• [What you need to do]:
Quote only the lines from the one containing "From this photo, how would you sequence" through the final line, both included, and omit the pictures.
------------------------------------------------------------
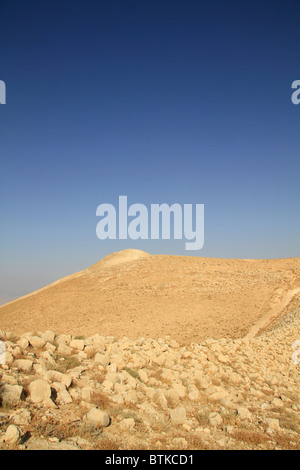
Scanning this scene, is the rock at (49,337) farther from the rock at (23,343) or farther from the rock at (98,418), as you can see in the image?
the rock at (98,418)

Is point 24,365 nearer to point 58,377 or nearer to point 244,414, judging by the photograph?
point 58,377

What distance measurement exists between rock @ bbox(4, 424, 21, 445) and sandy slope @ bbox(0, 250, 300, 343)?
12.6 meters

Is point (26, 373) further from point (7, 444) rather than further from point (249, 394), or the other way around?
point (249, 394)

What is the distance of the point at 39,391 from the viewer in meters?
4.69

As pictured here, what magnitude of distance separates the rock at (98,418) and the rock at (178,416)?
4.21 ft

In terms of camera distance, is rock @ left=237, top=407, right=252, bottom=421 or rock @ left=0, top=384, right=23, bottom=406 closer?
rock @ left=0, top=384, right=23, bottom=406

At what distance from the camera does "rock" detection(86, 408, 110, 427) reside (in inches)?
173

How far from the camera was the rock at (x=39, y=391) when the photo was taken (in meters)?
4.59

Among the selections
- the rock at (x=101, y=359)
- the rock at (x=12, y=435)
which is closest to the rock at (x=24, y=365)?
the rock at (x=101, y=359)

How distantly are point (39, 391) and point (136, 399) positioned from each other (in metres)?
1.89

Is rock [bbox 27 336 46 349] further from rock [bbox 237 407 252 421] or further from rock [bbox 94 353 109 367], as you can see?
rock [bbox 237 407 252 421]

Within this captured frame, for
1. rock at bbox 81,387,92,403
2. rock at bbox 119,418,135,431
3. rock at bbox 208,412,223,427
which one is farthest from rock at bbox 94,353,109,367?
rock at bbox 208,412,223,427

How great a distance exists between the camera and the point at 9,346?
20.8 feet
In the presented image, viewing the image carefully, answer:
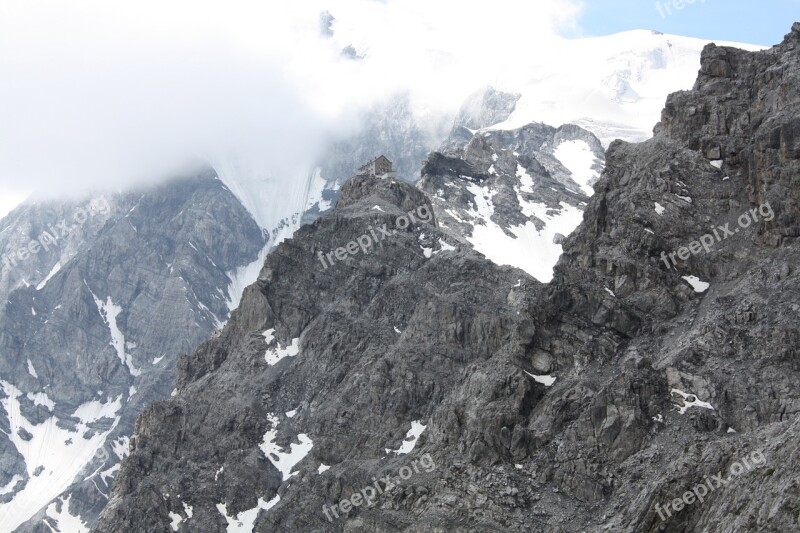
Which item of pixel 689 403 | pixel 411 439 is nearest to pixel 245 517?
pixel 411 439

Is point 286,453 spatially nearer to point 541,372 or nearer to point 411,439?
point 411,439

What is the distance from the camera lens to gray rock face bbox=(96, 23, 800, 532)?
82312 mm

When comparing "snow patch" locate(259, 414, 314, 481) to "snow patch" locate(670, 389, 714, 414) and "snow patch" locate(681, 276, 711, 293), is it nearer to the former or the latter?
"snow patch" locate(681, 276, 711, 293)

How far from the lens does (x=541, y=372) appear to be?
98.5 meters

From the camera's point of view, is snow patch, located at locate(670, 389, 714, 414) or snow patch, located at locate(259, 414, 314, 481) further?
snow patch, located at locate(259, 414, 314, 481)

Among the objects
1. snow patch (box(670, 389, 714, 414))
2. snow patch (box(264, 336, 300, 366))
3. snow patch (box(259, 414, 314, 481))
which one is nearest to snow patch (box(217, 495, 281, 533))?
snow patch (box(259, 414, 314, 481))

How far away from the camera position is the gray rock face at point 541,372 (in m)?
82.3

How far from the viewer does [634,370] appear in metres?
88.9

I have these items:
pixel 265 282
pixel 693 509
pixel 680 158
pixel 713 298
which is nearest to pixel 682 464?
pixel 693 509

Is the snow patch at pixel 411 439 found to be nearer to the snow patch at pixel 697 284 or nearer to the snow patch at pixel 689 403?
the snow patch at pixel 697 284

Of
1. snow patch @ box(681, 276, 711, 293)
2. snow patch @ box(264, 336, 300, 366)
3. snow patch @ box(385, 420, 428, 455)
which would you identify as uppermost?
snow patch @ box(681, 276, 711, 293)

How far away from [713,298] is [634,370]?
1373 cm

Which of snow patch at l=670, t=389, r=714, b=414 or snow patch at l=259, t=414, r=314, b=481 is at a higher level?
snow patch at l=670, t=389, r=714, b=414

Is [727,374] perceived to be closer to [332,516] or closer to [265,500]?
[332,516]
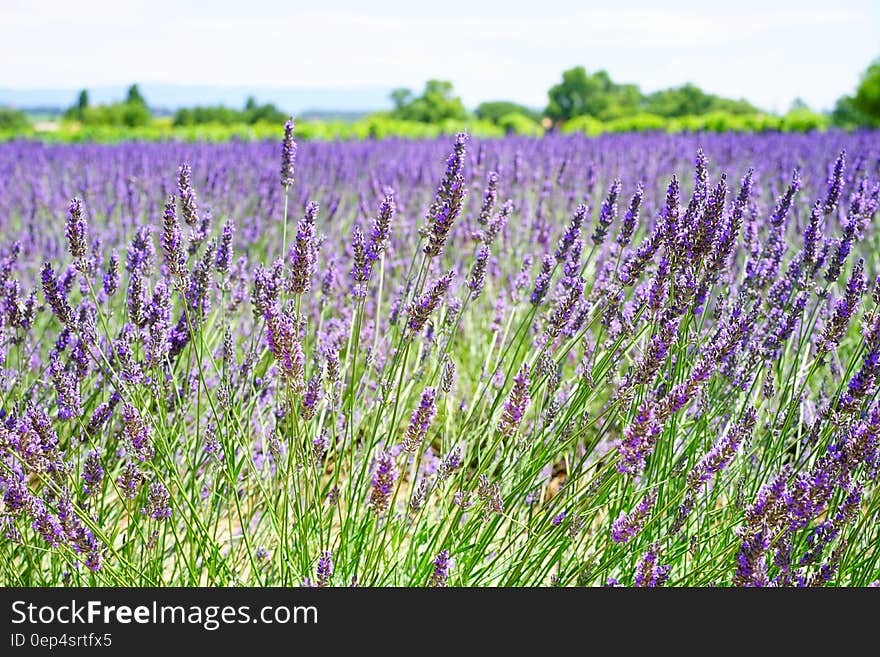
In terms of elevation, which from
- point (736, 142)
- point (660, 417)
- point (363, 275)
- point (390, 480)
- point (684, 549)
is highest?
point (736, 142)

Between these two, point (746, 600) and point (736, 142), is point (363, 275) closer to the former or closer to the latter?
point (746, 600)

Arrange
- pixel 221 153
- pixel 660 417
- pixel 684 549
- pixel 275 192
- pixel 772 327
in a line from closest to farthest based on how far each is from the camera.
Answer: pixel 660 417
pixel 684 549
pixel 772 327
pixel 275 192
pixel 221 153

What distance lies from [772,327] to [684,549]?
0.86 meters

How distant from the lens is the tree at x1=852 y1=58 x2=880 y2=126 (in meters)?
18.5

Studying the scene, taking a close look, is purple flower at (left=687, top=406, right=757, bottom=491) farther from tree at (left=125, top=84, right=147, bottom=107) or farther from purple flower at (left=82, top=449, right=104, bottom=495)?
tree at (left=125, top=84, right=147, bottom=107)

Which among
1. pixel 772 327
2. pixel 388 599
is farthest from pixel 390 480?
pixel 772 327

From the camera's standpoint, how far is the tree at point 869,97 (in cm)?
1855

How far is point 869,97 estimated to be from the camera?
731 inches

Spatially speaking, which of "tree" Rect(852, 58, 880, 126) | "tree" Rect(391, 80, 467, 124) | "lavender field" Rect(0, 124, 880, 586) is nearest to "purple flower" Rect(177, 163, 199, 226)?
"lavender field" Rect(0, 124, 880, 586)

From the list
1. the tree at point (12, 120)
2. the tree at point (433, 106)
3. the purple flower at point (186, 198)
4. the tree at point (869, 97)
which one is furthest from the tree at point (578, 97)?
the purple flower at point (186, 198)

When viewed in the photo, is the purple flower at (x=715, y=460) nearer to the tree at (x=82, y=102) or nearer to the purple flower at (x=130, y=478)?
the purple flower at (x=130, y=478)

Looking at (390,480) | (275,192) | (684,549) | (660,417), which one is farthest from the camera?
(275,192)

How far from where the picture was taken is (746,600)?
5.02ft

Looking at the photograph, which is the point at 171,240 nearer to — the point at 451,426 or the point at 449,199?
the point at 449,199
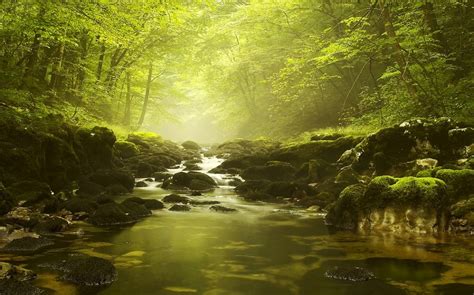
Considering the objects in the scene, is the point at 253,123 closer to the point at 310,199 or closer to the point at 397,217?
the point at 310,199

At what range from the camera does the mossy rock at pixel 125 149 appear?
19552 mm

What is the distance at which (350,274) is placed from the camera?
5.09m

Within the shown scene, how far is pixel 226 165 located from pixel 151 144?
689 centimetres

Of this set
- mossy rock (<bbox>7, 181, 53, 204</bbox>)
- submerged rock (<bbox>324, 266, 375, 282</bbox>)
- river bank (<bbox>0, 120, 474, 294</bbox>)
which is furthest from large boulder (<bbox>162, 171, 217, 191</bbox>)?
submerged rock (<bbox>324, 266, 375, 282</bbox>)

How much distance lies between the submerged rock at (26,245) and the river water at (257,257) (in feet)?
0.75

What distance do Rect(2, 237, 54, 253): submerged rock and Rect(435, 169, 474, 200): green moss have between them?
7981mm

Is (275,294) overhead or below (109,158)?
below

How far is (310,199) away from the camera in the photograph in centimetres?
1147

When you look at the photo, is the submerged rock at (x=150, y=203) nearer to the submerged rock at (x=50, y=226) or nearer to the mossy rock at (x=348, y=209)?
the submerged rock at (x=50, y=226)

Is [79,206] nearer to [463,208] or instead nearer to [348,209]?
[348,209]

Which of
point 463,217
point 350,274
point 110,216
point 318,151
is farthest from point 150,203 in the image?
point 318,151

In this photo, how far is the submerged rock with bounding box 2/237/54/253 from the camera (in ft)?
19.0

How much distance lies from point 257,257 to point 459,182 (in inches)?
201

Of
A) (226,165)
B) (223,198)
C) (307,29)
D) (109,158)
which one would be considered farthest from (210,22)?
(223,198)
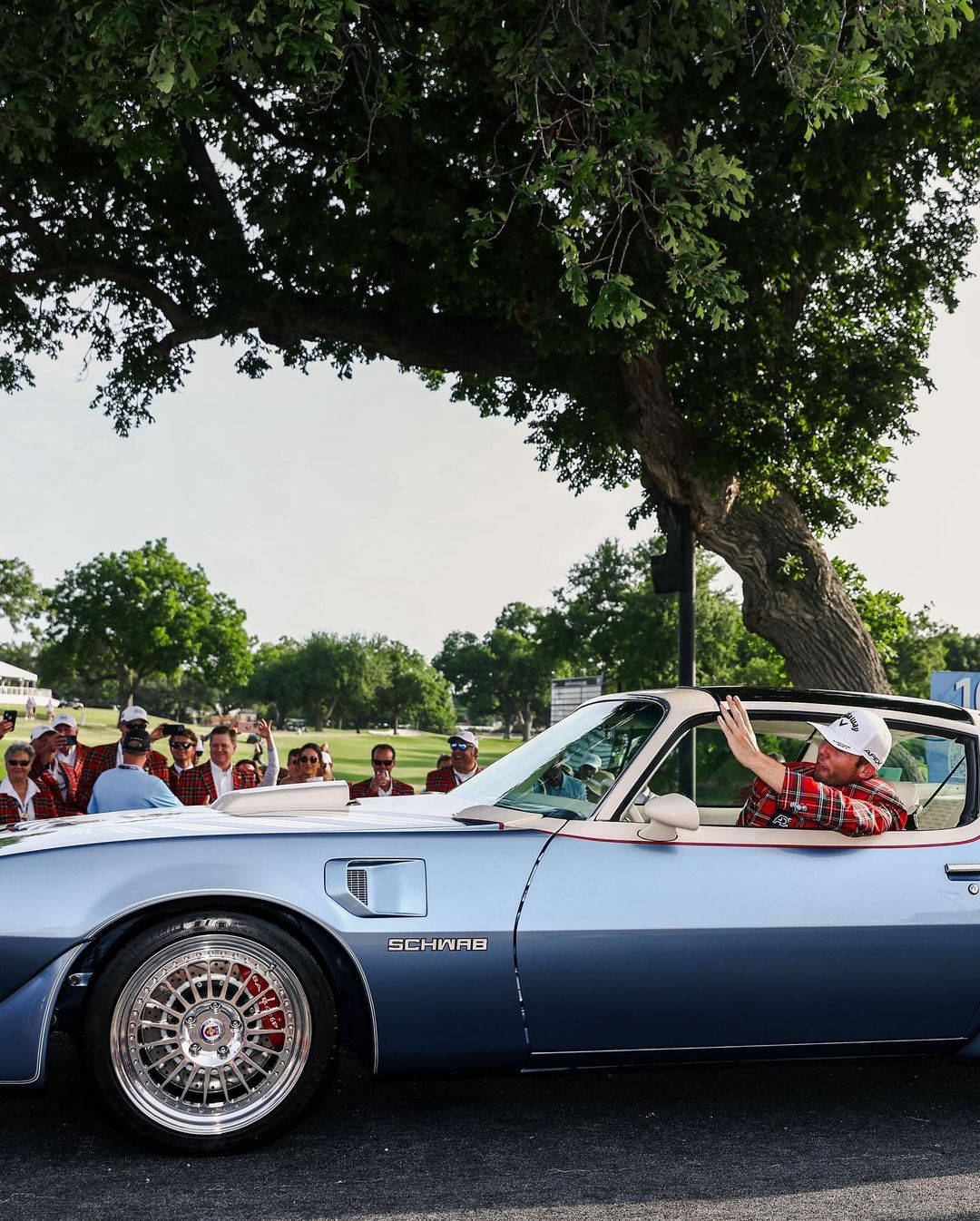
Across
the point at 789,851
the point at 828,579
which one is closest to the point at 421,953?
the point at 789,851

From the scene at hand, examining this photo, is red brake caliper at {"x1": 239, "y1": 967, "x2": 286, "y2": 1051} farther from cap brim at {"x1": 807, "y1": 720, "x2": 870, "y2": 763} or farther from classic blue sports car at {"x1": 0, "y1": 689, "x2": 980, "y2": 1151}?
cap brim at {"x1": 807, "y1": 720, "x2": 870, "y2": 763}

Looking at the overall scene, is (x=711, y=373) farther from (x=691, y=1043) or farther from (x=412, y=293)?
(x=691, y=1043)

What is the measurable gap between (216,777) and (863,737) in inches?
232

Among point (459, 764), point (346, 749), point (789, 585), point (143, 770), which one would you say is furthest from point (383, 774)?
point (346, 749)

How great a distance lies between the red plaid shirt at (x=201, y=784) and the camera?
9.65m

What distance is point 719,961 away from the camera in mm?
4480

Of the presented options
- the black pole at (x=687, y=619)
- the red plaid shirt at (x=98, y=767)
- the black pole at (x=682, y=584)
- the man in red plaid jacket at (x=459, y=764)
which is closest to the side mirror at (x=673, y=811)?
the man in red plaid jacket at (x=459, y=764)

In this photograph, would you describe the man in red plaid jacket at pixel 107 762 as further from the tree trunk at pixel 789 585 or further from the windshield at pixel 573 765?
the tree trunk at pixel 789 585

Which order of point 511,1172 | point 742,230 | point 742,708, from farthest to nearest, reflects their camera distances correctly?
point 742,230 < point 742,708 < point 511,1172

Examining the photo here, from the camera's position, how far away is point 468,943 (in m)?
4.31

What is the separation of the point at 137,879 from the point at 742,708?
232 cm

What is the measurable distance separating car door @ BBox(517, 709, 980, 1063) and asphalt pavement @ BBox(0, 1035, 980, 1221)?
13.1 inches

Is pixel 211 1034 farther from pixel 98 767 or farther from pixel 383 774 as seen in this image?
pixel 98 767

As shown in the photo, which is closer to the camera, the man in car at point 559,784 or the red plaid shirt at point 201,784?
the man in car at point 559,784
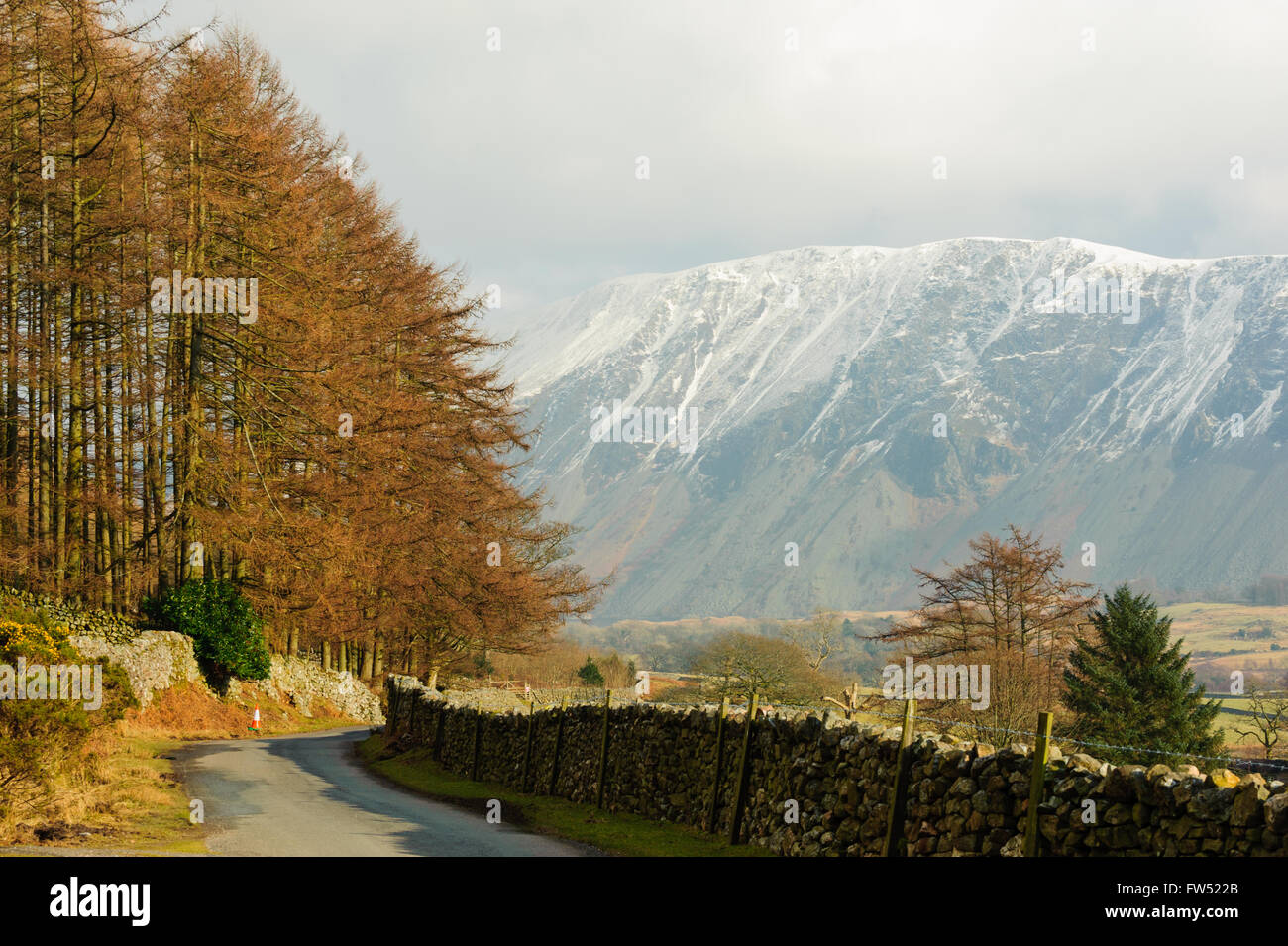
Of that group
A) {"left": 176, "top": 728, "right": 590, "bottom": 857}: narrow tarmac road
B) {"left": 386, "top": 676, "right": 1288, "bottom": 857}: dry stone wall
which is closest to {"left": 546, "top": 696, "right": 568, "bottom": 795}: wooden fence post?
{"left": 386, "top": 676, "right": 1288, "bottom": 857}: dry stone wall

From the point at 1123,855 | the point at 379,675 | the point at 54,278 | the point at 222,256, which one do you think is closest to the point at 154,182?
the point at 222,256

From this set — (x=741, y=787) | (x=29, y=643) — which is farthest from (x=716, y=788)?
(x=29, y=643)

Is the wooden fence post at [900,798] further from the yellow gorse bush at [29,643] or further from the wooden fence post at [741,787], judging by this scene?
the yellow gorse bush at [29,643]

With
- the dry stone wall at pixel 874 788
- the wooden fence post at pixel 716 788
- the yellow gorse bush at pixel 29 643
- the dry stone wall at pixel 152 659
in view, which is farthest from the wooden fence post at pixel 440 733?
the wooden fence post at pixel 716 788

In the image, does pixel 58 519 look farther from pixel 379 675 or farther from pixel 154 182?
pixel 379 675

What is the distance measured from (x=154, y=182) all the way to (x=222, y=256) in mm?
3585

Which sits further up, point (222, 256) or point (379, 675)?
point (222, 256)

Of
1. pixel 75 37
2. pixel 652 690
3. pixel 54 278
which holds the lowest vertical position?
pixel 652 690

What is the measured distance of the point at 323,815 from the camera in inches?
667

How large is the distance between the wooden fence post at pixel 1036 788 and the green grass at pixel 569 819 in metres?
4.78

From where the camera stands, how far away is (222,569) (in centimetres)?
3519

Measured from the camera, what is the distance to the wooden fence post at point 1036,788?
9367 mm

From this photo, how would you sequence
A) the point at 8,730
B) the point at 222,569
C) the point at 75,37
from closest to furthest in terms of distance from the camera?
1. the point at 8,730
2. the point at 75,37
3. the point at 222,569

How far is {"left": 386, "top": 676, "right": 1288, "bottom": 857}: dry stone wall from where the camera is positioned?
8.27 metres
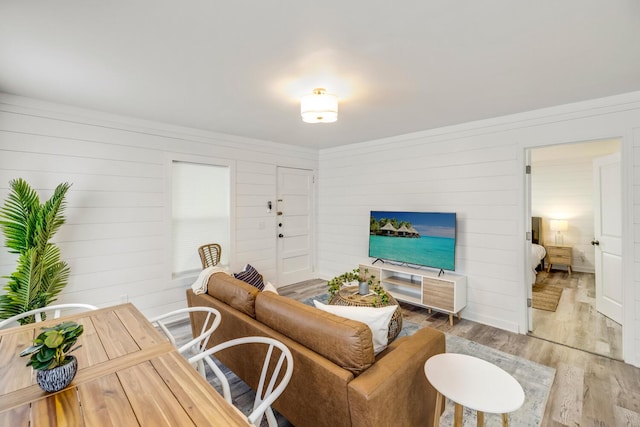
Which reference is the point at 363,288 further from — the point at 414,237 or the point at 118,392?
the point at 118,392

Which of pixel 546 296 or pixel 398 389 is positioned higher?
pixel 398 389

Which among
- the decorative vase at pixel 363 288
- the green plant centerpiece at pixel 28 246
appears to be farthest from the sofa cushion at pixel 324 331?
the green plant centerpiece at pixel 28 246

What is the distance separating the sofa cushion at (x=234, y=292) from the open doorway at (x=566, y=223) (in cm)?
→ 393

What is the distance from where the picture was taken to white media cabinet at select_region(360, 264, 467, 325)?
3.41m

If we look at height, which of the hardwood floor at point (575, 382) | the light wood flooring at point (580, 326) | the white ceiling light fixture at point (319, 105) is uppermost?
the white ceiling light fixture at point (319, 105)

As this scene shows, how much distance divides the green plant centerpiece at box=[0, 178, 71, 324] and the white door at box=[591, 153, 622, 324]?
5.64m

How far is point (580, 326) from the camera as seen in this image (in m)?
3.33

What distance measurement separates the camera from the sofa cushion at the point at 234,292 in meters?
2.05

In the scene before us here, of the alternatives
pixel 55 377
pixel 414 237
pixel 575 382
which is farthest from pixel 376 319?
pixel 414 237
------------------------------------------------------------
• [The reply]:
From this photo, how would you sequence
A) the point at 8,730
B) the point at 222,569
C) the point at 75,37
from closest to furthest in terms of distance from the camera?
1. the point at 8,730
2. the point at 75,37
3. the point at 222,569

How far is {"left": 386, "top": 676, "right": 1288, "bottom": 857}: dry stone wall from where the camera is positioned?
8.27 metres
Which reference is the point at 363,288 further from — the point at 414,237 or the point at 118,392?
the point at 118,392

Which of pixel 546 296 or pixel 398 389 is positioned higher?
pixel 398 389

Which among
- the decorative vase at pixel 363 288
- the green plant centerpiece at pixel 28 246
appears to be farthest from the sofa cushion at pixel 324 331?
the green plant centerpiece at pixel 28 246

What is the distance separating the sofa cushion at (x=234, y=292) from the open doorway at (x=566, y=223) (in cm)?
→ 393

What is the distance from where the picture was taken to white media cabinet at select_region(360, 264, 467, 325)?
3.41m

If we look at height, which of the hardwood floor at point (575, 382) | the light wood flooring at point (580, 326) | the white ceiling light fixture at point (319, 105) is uppermost?
the white ceiling light fixture at point (319, 105)

As this scene shows, how much distance divides the green plant centerpiece at box=[0, 178, 71, 324] and the white door at box=[591, 153, 622, 324]?
5.64m

How far is point (580, 326) from the camera as seen in this image (in m)?
3.33

What distance measurement separates the camera from the sofa cushion at the point at 234,292 in meters?
2.05

In the scene before us here, of the alternatives
pixel 55 377
pixel 414 237
pixel 575 382
which is farthest from pixel 376 319?
pixel 414 237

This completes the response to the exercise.